-- BEGIN --

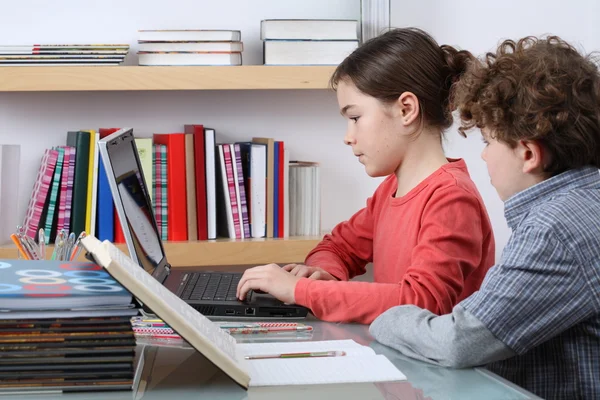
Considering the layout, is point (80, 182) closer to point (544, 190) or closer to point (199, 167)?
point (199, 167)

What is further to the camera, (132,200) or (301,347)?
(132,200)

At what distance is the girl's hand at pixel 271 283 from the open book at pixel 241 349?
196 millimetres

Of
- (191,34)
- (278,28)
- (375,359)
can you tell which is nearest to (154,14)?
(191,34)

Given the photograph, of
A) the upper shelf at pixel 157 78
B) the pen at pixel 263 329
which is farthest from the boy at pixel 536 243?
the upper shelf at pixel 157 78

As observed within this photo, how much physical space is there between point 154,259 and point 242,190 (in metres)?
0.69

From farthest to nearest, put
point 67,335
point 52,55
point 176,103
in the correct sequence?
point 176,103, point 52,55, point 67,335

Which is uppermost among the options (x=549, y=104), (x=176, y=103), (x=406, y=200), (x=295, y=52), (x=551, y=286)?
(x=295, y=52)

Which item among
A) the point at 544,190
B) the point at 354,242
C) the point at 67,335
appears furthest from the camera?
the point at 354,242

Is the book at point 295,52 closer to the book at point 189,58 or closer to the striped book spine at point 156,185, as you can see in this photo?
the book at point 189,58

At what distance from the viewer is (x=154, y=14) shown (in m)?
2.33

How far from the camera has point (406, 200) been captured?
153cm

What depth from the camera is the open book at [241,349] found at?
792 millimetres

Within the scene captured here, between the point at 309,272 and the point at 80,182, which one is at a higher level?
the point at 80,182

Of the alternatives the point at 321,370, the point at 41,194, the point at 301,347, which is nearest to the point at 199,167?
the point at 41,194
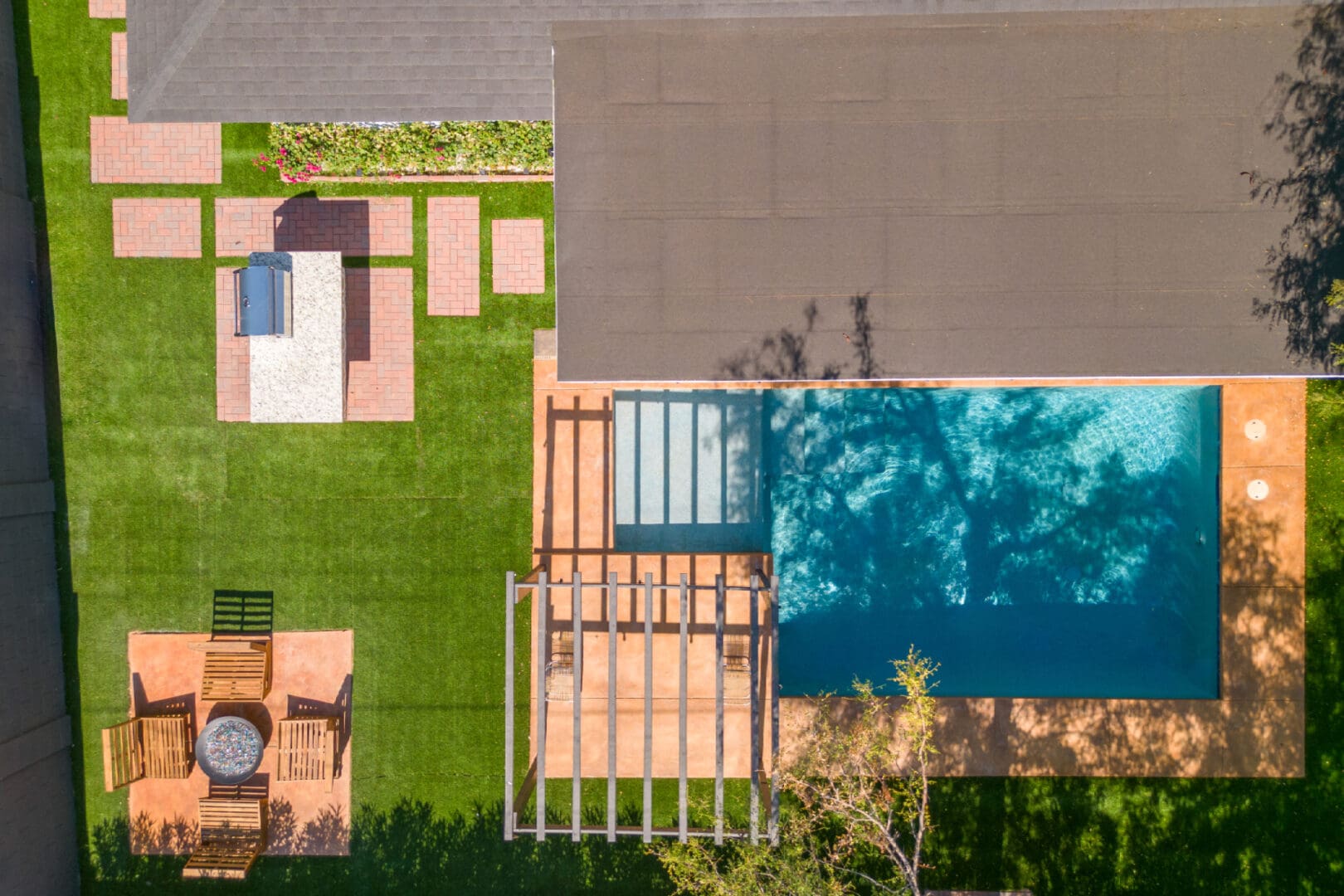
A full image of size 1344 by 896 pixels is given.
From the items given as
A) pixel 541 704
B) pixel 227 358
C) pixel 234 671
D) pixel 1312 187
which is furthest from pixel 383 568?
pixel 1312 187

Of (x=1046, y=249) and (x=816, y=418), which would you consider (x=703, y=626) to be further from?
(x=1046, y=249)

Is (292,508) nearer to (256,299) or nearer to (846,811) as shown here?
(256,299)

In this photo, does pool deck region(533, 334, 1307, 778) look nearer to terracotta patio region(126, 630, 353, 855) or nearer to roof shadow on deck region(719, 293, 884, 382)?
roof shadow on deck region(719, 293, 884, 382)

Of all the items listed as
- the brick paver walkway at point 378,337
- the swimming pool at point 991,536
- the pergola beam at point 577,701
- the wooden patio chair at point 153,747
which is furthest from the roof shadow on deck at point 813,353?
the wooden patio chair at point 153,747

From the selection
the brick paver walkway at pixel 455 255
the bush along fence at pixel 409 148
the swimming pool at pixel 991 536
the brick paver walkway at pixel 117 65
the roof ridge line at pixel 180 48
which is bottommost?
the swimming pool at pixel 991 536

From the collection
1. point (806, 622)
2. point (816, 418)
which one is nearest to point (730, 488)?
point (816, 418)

-- END --

# [Work required]
Copy all of the data above word for word, leaving out the pictures.

# [Correct result]
Considering the layout, is point (80, 182) closer to point (544, 190) or closer to point (199, 167)?
point (199, 167)

What is further to the camera, (132,200) or (301,347)?
(132,200)

At what distance is the girl's hand at pixel 271 283 from the open book at pixel 241 349?
196 millimetres

Of
- (191,34)
- (278,28)
- (375,359)
can you tell which is nearest to (154,14)?
(191,34)

Given the photograph, of
A) the upper shelf at pixel 157 78
B) the pen at pixel 263 329
which is farthest from the boy at pixel 536 243?
the upper shelf at pixel 157 78

As observed within this photo, how much physical space is there between point 154,259 and point 242,190 (in metres)?
0.69

From farthest to nearest, put
point 67,335
point 52,55
point 176,103
in the correct sequence?
point 176,103, point 52,55, point 67,335

Which is uppermost among the options (x=549, y=104), (x=176, y=103), (x=406, y=200), (x=295, y=52), (x=551, y=286)?
(x=295, y=52)

Which item among
A) the point at 544,190
B) the point at 354,242
C) the point at 67,335
appears furthest from the camera?
the point at 354,242

Is the book at point 295,52 closer to the book at point 189,58 or closer to the striped book spine at point 156,185, as you can see in this photo?
the book at point 189,58

At what distance from the viewer is (x=154, y=14) shown (in m)?
2.33

How far from the camera has point (406, 200) been captured?
153cm

What depth from the camera is the open book at [241,349] found at?
792 millimetres

Within the scene captured here, between the point at 309,272 and the point at 80,182, which one is at a higher level?
the point at 80,182

Of the alternatives the point at 321,370, the point at 41,194, the point at 301,347, which is nearest to the point at 199,167?
the point at 41,194
A full image of size 1344 by 896 pixels is given.
From the items given as
A) pixel 541 704
B) pixel 227 358
C) pixel 234 671
D) pixel 1312 187
which is furthest from pixel 383 568?
pixel 1312 187

Of (x=1046, y=249) and (x=816, y=418), which would you consider (x=703, y=626) to be further from?
(x=1046, y=249)

Is (292,508) nearer to (256,299) or nearer to (846,811) as shown here?
(256,299)

In this photo, does pool deck region(533, 334, 1307, 778) look nearer to terracotta patio region(126, 630, 353, 855) or nearer to roof shadow on deck region(719, 293, 884, 382)?
roof shadow on deck region(719, 293, 884, 382)

Of all the items listed as
- the brick paver walkway at point 378,337
- the swimming pool at point 991,536
- the pergola beam at point 577,701
- the wooden patio chair at point 153,747
which is furthest from the roof shadow on deck at point 813,353?
the wooden patio chair at point 153,747

From the selection
the brick paver walkway at pixel 455 255
the bush along fence at pixel 409 148
the swimming pool at pixel 991 536
the brick paver walkway at pixel 117 65
the roof ridge line at pixel 180 48
which is bottommost?
the swimming pool at pixel 991 536

From the collection
1. point (806, 622)
2. point (816, 418)
which one is nearest to point (730, 488)?
point (816, 418)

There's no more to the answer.